His remarks came at a joint press conference with two deputy parliamentary co-chairs of the HDP, İdris Baluken and Pervin Buldan. All three were frequent visitors of Öcalan at İmralı Prison as part of the long-stalled government-led peace initiative.

“Our call to the government is to fulfill what its promises demand. Current developments have placed the freedom of Öcalan as an urgent issue in front of us,” Önder also said. 

In November 2013, Öcalan’s brother, Mehmet Öcalan, visited Öcalan for the first time in months and conveyed a call from the PKK leader that led to more than 700 prisoners ending hunger strikes that were risking their health. In January 2013, two pro-Kurdish lawmakers met with Öcalan on the first visit to İmralı Island Prison in the Marmara Sea by lawmakers since Öcalan was imprisoned in 1999.
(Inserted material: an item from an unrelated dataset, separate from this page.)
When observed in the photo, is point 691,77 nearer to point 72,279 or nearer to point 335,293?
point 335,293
Under an unofficial block on regular visits to Öcalan by his lawyers, his attorneys most recently met their client in July 2011.

The HDP delegation most recently met with Öcalan on April 5, 2015. On July 25, 2015, Prime Minister Ahmet Davutoğlu said no political delegation would be allowed to visit Öcalan unless the PKK takes its armed groups out of Turkey.

HDP deputy Önder linked Öcalan’s situation to efforts to write a new constitution. 

“If you want a new constitution, then you should start by addressing these grounds of ‘demonization,’ which are created by the old constitution and laws under it,” he said.